Task objective: Retype the listing that follows, leaving nothing out.

Given data:
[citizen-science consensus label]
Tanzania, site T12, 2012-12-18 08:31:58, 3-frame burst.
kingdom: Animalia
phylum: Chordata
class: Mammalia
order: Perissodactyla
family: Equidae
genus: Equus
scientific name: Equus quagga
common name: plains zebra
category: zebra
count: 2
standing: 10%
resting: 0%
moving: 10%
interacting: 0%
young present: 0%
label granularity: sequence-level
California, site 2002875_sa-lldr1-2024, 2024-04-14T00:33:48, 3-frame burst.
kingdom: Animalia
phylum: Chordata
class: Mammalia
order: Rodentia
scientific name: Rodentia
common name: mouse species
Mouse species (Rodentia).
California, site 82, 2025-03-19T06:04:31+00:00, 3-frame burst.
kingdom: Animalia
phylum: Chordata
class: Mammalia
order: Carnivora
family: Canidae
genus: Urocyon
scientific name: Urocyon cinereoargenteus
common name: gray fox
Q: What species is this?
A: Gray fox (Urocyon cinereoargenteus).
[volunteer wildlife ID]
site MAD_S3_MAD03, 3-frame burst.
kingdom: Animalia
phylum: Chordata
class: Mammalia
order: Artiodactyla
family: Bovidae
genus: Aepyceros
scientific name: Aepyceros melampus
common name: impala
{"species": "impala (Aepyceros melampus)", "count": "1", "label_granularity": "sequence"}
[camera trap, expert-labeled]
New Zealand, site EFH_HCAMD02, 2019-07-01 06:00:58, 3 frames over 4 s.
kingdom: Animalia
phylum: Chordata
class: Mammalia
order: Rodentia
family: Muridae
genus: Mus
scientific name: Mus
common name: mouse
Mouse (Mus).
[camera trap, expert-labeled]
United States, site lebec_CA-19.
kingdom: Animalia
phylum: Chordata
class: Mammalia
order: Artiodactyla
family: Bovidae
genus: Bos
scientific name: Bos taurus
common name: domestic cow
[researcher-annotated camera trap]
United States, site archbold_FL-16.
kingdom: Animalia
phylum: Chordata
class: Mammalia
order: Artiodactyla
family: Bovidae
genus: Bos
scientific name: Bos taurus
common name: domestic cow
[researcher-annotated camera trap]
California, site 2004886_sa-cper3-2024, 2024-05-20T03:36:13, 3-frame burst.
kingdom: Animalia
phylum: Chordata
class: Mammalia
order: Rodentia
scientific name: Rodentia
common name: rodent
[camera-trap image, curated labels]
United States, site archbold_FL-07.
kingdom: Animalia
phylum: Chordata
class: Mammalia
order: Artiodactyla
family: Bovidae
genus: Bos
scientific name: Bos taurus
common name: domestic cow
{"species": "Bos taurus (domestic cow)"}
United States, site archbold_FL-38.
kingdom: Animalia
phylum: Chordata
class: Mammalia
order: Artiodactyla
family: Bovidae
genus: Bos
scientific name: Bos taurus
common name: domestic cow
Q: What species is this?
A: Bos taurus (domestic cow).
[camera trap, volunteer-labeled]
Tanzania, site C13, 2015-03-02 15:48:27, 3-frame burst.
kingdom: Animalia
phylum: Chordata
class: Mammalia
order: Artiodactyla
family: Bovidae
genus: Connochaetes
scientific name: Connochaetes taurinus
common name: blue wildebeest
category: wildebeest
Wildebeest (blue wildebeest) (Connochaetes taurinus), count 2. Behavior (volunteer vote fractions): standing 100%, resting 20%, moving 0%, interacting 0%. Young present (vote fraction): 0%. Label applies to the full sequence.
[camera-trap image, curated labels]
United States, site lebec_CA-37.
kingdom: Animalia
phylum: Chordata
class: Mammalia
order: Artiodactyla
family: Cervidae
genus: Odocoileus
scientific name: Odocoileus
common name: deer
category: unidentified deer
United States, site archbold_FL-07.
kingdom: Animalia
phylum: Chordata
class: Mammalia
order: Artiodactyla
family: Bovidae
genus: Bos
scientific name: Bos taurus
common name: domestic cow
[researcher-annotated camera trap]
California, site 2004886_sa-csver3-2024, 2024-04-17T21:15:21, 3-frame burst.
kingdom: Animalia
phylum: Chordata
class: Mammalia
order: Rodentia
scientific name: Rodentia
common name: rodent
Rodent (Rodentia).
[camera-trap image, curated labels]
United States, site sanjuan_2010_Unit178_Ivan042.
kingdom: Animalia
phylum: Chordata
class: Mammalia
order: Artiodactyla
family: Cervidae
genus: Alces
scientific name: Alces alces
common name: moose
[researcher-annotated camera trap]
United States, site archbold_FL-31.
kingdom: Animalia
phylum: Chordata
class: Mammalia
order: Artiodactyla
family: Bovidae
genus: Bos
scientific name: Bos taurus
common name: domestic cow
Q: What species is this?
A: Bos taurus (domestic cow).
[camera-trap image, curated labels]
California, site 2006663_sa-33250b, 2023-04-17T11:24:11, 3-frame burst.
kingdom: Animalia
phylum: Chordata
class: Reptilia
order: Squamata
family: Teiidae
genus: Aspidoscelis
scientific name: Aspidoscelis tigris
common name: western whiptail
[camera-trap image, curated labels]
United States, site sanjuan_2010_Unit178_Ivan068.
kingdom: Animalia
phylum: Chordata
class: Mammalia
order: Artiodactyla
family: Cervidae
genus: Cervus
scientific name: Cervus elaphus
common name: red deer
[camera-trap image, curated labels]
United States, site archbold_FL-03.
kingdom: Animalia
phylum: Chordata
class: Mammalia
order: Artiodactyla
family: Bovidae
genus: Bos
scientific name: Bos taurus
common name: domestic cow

Solution:
[citizen-science consensus label]
Tanzania, site T12, 2012-12-18 08:31:58, 3-frame burst.
kingdom: Animalia
phylum: Chordata
class: Mammalia
order: Perissodactyla
family: Equidae
genus: Equus
scientific name: Equus quagga
common name: plains zebra
category: zebra
count: 2
standing: 10%
resting: 0%
moving: 10%
interacting: 0%
young present: 0%
label granularity: sequence-level
California, site 2002875_sa-lldr1-2024, 2024-04-14T00:33:48, 3-frame burst.
kingdom: Animalia
phylum: Chordata
class: Mammalia
order: Rodentia
scientific name: Rodentia
common name: mouse species
Mouse species (Rodentia).
California, site 82, 2025-03-19T06:04:31+00:00, 3-frame burst.
kingdom: Animalia
phylum: Chordata
class: Mammalia
order: Carnivora
family: Canidae
genus: Urocyon
scientific name: Urocyon cinereoargenteus
common name: gray fox
Q: What species is this?
A: Gray fox (Urocyon cinereoargenteus).
[volunteer wildlife ID]
site MAD_S3_MAD03, 3-frame burst.
kingdom: Animalia
phylum: Chordata
class: Mammalia
order: Artiodactyla
family: Bovidae
genus: Aepyceros
scientific name: Aepyceros melampus
common name: impala
{"species": "impala (Aepyceros melampus)", "count": "1", "label_granularity": "sequence"}
[camera trap, expert-labeled]
New Zealand, site EFH_HCAMD02, 2019-07-01 06:00:58, 3 frames over 4 s.
kingdom: Animalia
phylum: Chordata
class: Mammalia
order: Rodentia
family: Muridae
genus: Mus
scientific name: Mus
common name: mouse
Mouse (Mus).
[camera trap, expert-labeled]
United States, site lebec_CA-19.
kingdom: Animalia
phylum: Chordata
class: Mammalia
order: Artiodactyla
family: Bovidae
genus: Bos
scientific name: Bos taurus
common name: domestic cow
[researcher-annotated camera trap]
United States, site archbold_FL-16.
kingdom: Animalia
phylum: Chordata
class: Mammalia
order: Artiodactyla
family: Bovidae
genus: Bos
scientific name: Bos taurus
common name: domestic cow
[researcher-annotated camera trap]
California, site 2004886_sa-cper3-2024, 2024-05-20T03:36:13, 3-frame burst.
kingdom: Animalia
phylum: Chordata
class: Mammalia
order: Rodentia
scientific name: Rodentia
common name: rodent
[camera-trap image, curated labels]
United States, site archbold_FL-07.
kingdom: Animalia
phylum: Chordata
class: Mammalia
order: Artiodactyla
family: Bovidae
genus: Bos
scientific name: Bos taurus
common name: domestic cow
{"species": "Bos taurus (domestic cow)"}
United States, site archbold_FL-38.
kingdom: Animalia
phylum: Chordata
class: Mammalia
order: Artiodactyla
family: Bovidae
genus: Bos
scientific name: Bos taurus
common name: domestic cow
Q: What species is this?
A: Bos taurus (domestic cow).
[camera trap, volunteer-labeled]
Tanzania, site C13, 2015-03-02 15:48:27, 3-frame burst.
kingdom: Animalia
phylum: Chordata
class: Mammalia
order: Artiodactyla
family: Bovidae
genus: Connochaetes
scientific name: Connochaetes taurinus
common name: blue wildebeest
category: wildebeest
Wildebeest (blue wildebeest) (Connochaetes taurinus), count 2. Behavior (volunteer vote fractions): standing 100%, resting 20%, moving 0%, interacting 0%. Young present (vote fraction): 0%. Label applies to the full sequence.
[camera-trap image, curated labels]
United States, site lebec_CA-37.
kingdom: Animalia
phylum: Chordata
class: Mammalia
order: Artiodactyla
family: Cervidae
genus: Odocoileus
scientific name: Odocoileus
common name: deer
category: unidentified deer
United States, site archbold_FL-07.
kingdom: Animalia
phylum: Chordata
class: Mammalia
order: Artiodactyla
family: Bovidae
genus: Bos
scientific name: Bos taurus
common name: domestic cow
[researcher-annotated camera trap]
California, site 2004886_sa-csver3-2024, 2024-04-17T21:15:21, 3-frame burst.
kingdom: Animalia
phylum: Chordata
class: Mammalia
order: Rodentia
scientific name: Rodentia
common name: rodent
Rodent (Rodentia).
[camera-trap image, curated labels]
United States, site sanjuan_2010_Unit178_Ivan042.
kingdom: Animalia
phylum: Chordata
class: Mammalia
order: Artiodactyla
family: Cervidae
genus: Alces
scientific name: Alces alces
common name: moose
[researcher-annotated camera trap]
United States, site archbold_FL-31.
kingdom: Animalia
phylum: Chordata
class: Mammalia
order: Artiodactyla
family: Bovidae
genus: Bos
scientific name: Bos taurus
common name: domestic cow
Q: What species is this?
A: Bos taurus (domestic cow).
[camera-trap image, curated labels]
California, site 2006663_sa-33250b, 2023-04-17T11:24:11, 3-frame burst.
kingdom: Animalia
phylum: Chordata
class: Reptilia
order: Squamata
family: Teiidae
genus: Aspidoscelis
scientific name: Aspidoscelis tigris
common name: western whiptail
[camera-trap image, curated labels]
United States, site sanjuan_2010_Unit178_Ivan068.
kingdom: Animalia
phylum: Chordata
class: Mammalia
order: Artiodactyla
family: Cervidae
genus: Cervus
scientific name: Cervus elaphus
common name: red deer
[camera-trap image, curated labels]
United States, site archbold_FL-03.
kingdom: Animalia
phylum: Chordata
class: Mammalia
order: Artiodactyla
family: Bovidae
genus: Bos
scientific name: Bos taurus
common name: domestic cow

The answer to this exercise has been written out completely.